Legal Pathways and Humanitarian Visas

Luckily for the new government, some elements of international asylum policy can be determined at the domestic level semi-autonomously. Critics of the prevalent externalisation and containment policies will rejoice at the announcement of more resettlement, a quota for humanitarian admission from Afghanistan, as well as the introduction of humanitarian visas. We can expect the government to realise these projects, even though it remains silent on the numbers involved, or the relevant criteria. These issues will have to be determined during the next parliament. 

Lacuna: Reform of the Common European Asylum System

The new government understands that the European level is crucial. The coalition agreement subscribes to the objective of a ‘fundamental reform of the European asylum system’ (p. 141), but it fails to give even the slightest idea of what it will support in practice. Border procedures in hotspots at the external border? Reform of the Return Directive? Less social benefits in case of secondary movements? Restriction of legal remedies against Dublin transfers? Anyone who wants to learn more about the German position will not find any indication in the coalition agreement.

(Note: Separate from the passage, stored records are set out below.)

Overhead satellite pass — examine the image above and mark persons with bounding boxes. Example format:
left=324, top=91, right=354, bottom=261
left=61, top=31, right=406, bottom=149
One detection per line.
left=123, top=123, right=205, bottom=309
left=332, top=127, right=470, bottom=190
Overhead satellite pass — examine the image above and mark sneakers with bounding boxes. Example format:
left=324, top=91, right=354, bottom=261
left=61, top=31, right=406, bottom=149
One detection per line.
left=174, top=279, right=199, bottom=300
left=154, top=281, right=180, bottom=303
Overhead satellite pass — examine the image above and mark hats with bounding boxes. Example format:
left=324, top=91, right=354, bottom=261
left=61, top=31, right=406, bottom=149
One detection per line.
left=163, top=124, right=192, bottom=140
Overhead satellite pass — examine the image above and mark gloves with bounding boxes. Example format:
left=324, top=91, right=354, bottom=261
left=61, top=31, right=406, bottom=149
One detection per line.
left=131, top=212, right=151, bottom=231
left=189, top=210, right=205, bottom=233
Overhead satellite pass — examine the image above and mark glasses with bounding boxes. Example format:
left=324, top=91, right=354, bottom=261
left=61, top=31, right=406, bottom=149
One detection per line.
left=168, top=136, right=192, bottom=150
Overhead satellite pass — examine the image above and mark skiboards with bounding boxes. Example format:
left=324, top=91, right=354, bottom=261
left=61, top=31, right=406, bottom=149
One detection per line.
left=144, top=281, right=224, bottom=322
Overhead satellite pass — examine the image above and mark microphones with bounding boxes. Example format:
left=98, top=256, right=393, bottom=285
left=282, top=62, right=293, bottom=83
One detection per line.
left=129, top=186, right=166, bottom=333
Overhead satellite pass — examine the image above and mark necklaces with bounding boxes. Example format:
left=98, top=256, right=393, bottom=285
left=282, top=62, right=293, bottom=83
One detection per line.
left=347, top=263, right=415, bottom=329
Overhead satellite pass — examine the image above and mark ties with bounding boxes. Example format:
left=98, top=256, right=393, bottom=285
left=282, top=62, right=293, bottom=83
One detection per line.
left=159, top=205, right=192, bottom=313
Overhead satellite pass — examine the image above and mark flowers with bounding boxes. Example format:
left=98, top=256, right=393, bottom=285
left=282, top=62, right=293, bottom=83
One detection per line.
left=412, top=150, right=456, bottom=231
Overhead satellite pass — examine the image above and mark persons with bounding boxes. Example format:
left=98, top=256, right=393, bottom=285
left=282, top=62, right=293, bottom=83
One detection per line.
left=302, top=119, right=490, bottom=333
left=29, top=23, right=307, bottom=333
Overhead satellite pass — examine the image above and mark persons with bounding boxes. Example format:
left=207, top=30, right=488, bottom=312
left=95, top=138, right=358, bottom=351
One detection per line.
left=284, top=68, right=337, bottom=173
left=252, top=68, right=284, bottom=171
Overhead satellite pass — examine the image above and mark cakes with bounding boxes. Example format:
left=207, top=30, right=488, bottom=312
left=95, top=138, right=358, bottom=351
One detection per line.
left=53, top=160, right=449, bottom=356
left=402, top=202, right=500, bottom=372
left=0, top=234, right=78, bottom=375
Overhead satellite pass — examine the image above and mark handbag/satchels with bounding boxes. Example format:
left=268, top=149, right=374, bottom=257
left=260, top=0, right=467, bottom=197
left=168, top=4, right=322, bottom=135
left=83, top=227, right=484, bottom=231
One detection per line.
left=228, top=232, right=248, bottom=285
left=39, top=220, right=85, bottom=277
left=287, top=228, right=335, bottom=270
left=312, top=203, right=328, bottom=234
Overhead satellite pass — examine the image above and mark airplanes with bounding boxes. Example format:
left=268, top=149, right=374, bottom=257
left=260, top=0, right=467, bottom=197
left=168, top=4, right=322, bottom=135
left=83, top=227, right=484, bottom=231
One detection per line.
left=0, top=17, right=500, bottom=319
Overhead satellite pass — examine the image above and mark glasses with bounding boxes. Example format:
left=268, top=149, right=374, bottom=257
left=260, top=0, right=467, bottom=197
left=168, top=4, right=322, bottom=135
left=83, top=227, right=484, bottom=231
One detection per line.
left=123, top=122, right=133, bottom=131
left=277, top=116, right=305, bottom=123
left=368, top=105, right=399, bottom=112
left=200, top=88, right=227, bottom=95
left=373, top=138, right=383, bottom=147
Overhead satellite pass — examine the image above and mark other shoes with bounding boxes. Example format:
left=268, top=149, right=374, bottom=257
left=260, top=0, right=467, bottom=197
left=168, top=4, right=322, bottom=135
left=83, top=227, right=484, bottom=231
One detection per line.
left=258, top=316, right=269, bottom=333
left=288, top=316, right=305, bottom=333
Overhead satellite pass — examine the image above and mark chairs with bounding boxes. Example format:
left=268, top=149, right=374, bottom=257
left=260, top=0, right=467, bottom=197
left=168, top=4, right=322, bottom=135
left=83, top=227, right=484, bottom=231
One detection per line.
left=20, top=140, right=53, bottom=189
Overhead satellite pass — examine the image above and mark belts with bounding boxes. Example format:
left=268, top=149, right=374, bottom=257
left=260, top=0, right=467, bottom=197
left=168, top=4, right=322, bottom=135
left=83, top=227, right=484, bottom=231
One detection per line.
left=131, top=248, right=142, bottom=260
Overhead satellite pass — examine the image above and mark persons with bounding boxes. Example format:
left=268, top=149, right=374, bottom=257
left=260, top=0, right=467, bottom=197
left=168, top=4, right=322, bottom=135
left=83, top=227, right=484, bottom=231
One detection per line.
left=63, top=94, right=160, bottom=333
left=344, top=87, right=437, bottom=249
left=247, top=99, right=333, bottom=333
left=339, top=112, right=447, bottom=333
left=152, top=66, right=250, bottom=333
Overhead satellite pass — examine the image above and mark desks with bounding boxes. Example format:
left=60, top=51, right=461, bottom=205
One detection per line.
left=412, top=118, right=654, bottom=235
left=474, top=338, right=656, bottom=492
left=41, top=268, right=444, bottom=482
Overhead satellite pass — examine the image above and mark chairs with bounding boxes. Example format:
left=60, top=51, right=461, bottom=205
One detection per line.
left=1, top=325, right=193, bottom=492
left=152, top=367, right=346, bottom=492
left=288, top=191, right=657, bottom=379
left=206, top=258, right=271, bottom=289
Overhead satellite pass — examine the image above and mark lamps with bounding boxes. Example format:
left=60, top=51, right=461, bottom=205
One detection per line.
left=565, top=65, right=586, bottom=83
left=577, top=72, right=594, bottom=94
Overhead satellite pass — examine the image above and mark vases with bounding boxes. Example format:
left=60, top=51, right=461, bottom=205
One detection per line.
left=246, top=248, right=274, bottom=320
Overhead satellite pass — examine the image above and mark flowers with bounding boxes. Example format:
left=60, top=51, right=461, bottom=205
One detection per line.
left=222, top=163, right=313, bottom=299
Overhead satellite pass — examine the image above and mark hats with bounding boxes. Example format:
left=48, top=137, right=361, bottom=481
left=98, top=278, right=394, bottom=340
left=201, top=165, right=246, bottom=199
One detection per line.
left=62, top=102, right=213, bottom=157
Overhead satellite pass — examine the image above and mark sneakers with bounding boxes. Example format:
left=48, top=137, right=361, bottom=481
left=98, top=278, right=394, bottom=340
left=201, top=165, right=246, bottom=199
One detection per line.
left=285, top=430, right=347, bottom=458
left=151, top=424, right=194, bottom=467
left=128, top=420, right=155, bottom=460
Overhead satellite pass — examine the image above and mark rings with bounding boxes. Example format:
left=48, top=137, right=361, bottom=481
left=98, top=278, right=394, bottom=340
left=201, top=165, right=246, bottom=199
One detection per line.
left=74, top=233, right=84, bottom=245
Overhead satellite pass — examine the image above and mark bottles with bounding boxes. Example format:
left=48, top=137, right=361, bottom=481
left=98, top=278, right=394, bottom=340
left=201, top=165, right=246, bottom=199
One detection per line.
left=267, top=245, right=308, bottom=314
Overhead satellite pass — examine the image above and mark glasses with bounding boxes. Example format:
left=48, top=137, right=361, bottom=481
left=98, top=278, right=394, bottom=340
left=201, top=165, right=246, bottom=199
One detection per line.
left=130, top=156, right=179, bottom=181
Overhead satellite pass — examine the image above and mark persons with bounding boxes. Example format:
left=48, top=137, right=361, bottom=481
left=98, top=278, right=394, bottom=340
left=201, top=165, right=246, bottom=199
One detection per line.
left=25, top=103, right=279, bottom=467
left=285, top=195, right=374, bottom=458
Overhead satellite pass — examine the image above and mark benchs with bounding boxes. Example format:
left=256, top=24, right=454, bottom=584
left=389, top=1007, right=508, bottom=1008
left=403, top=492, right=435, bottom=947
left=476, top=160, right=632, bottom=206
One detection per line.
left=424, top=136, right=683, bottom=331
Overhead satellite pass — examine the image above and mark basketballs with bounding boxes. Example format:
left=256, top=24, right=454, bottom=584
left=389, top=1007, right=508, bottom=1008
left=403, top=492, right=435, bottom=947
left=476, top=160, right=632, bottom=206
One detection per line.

That might be a smart tactical move, since the coalition partners have diverging views and know that the policy debate in Brussels is full of pitfalls and the need for compromise. Silence effectively defers decisions on the road to be taken to a later point. Central topics will be taken up in the coalition committee, where all three parties are represented, while most of the ‘daily business’ will be dealt with by the ministries of the interior and justice. 

The absence of detailed prescriptions on core questions puts the social-democrat interior minister Nancy Faeser and the liberal justice minister Marco Buschmann in the driving seat. The Greens will watch from the sidelines (their focus during the negotiations was on climate change), with the exception of international cooperation, coordinated by foreign minister Annalena Bearbock. When it comes to EU asylum policy, in particular, the coalition agreement can be compared to a trailer of a blockbuster movie: it makes you curious of the things to come, without revealing too much detail.